The rest of paragraph 76 was devoted to restaurants, pubs, clubs and other licensed premises. Paragraph 77 continued:
“We intend to introduce smoke-free places through a staged approach:
by the end of 2006, all government departments and the NHS will be smoke-free;
by the end of 2007, all enclosed public places and workplaces, other than licensed premises (and those specifically exempted), will, subject to legislation, be smoke-free;
by the end of 2008 arrangements for licensed premises will be in place.
We will use the intervening period of time to consult widely in the process of drawing up the detailed legislation, including on the special arrangements needed for regulating smoking in certain establishments - such as hospices, prisons and long stay residential care. In implementing this policy there are also a range of practical issues that will need to be addressed - we will need to consult, for example, with schools and other institutions on how best to give practical effect to this policy, as well as how best to enforce the policy and what penalties will be appropriate for people who do not follow the law.”
It is noteworthy that, although the government contemplated bringing in a smoking ban in government departments and the NHS before other premises, nowhere is it stated that any proposed legislation would not cover government departments. On the contrary, the reverse is suggested by including prisons, the overwhelming majority of which are Crown property, amongst the establishments for which special arrangements would be needed.
The Queen’s Speech on 17 May 2005 announced that legislation to restrict smoking in enclosed public places and workplaces would be introduced in that session. In June 2005, the Government published its Consultation on the Smoke-free Elements of the Health Improvement and Protection Bill, covering matters such as definitions, exceptions, signage, offences and enforcement. Paragraph 1 announced that the aim of the policy was to make “almost all enclosed public places and workplaces smoke-free”. Only a limited number of exceptions would be permitted in regulations. Once again, there is no hint that the legislation would not bind the Crown or apply to central government departments. Exceptions were canvassed for establishments where people lived, and “prisons and other places of detention” were listed.

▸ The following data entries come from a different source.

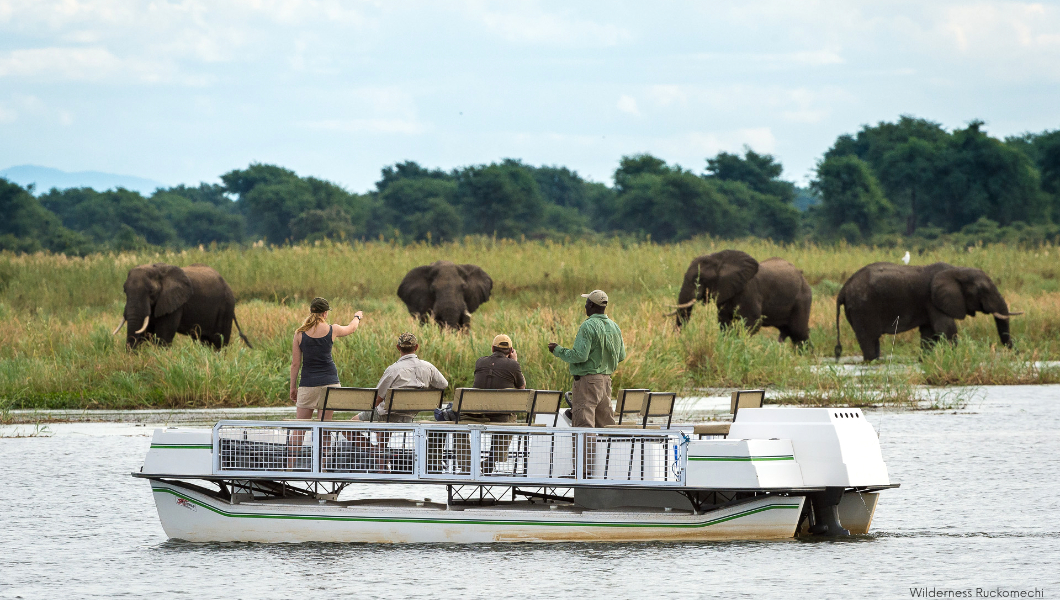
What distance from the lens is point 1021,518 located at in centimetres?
1202

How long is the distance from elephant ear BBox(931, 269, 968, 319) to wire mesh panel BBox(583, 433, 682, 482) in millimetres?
16320

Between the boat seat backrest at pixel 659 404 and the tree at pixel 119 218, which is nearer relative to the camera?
the boat seat backrest at pixel 659 404

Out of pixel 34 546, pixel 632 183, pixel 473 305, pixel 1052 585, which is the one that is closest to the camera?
pixel 1052 585

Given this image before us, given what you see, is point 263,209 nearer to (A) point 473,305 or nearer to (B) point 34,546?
(A) point 473,305

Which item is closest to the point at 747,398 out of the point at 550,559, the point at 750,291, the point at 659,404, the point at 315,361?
the point at 659,404

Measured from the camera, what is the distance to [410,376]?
1169 centimetres

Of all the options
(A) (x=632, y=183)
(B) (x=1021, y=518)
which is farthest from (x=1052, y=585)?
(A) (x=632, y=183)

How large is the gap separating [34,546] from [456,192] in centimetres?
6513

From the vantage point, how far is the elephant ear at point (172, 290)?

The Bill was published in October 2005 and the House of Commons Health Committee conducted an extensive enquiry during October and November. Their Report, Smoking in Public Places (see above), was published in December. It commented, at para 62:
“Neither the Department of Health nor any other Government witnesses made reference to the issue of Crown immunity during our inquiry. It is not mentioned in the Explanatory Notes to the Bill nor was any reference made by Ministers at the Bill’s second reading. We find these omissions extraordinary especially as Crown Immunity removes the necessity for exempting many premises.”

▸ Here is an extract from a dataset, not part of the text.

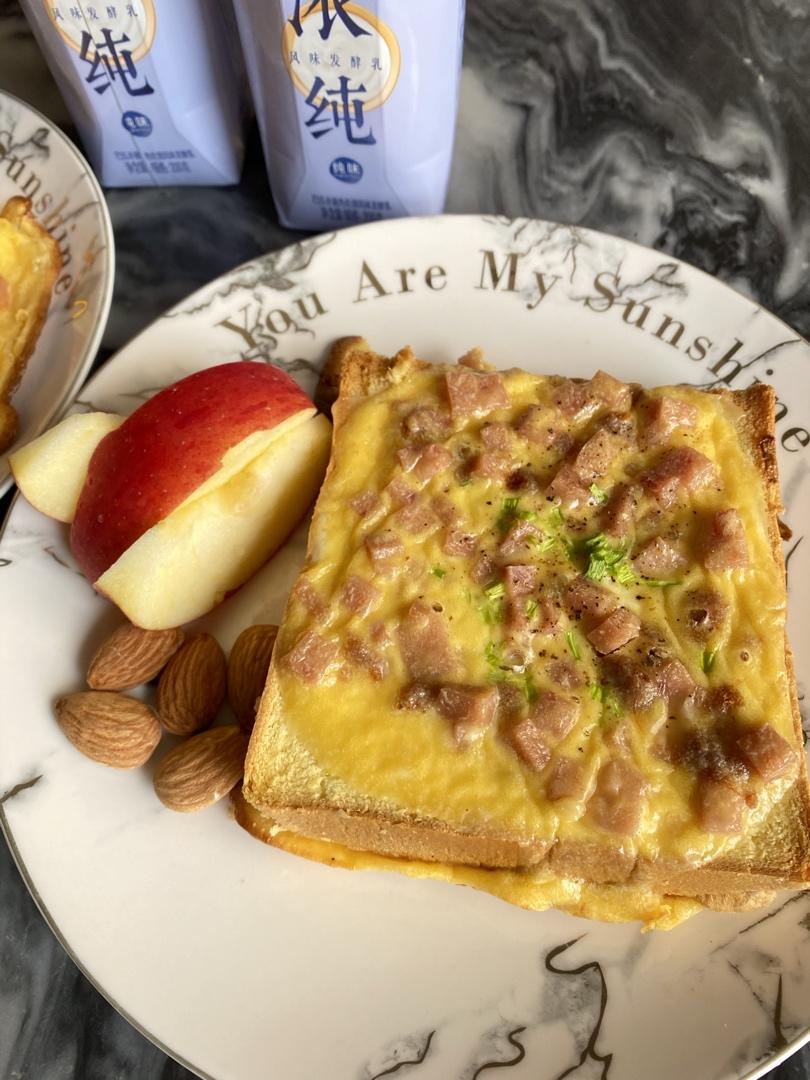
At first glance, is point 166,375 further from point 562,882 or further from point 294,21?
point 562,882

The Government’s response (Cmnd 6769, March 2006) was this, at para 7 of its conclusions and recommendations:
“Through convention, legislation is not usually binding on Crown land. The Health Bill is no exception. No specific reference was therefore made since this legislation followed this usual convention.

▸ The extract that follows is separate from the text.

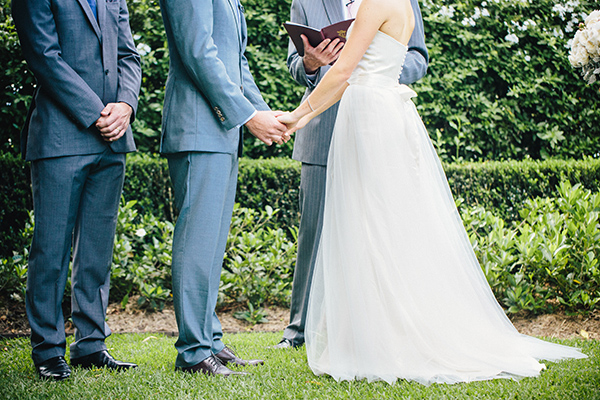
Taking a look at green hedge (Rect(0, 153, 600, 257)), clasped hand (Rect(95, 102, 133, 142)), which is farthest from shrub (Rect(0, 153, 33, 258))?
clasped hand (Rect(95, 102, 133, 142))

While Crown Immunity does remove the requirement for specific premises to be exempted from smoke-free legislation, it is important that plans are in place for such places to become smoke-free, keeping in the spirit of the legislation. Strategies are in place which will see all central government and NHS buildings in England become totally smoke-free by the end of 2006.”
The Bill was passed on 19 July 2006 and the smoking ban came into force on 1 July 2007.
The smoking ban
Section 2(1) of the 2006 Act defines “smoke-free premises”:
“Smoke-free premises
(1) Premises are smoke-free if they are open to the public.
But unless the premises also fall within subsection (2), they are smoke-free only when open to the public.
(2) Premises are smoke-free if they are used as a place of work - (a) by more than one person (even if the persons who work there do so at different times, or only intermittently), or (b) where members of the public might attend for the purpose of seeking or receiving goods or services from the person or persons working there (even if members of the public are not always present).
They are smoke-free all the time.”
Section 3(1) provides that the “appropriate national authority” (the Secretary of State in England and, as originally enacted, the National Assembly in Wales) may make regulations exempting specified premises, or areas within them, from being smoke-free. Section 3(2) provides that descriptions of premises which may be specified under section 3(1) include, in particular, “any premises where a person has his home … (including hotels, care homes, and prisons and other places where a person may be detained)”.
Section 4 allows the appropriate national authorities to designate, as smoke-free, premises which would not otherwise fall within section 2. Section 5 deals with vehicles. Section 6(1) imposes a duty on “any person who occupies or is concerned in the management of smoke-free premises” to make sure that the required no-smoking signs are displayed in compliance with the section. Failure to comply is an offence (section 6(5)), punishable with a fine on level 3, currently £1,000 (section 6(8); Smoke-free (Penalties and Discounted Amounts Regulations (SI 2007/764), regulation 2(1)), although there are various defences (section 6(6)). The prescribed no smoking signs are required to state “No smoking. It is against the law to smoke in these premises” (The Smoke-free (Signs) Regulations 2007 (SI 2007/923), regulation 2).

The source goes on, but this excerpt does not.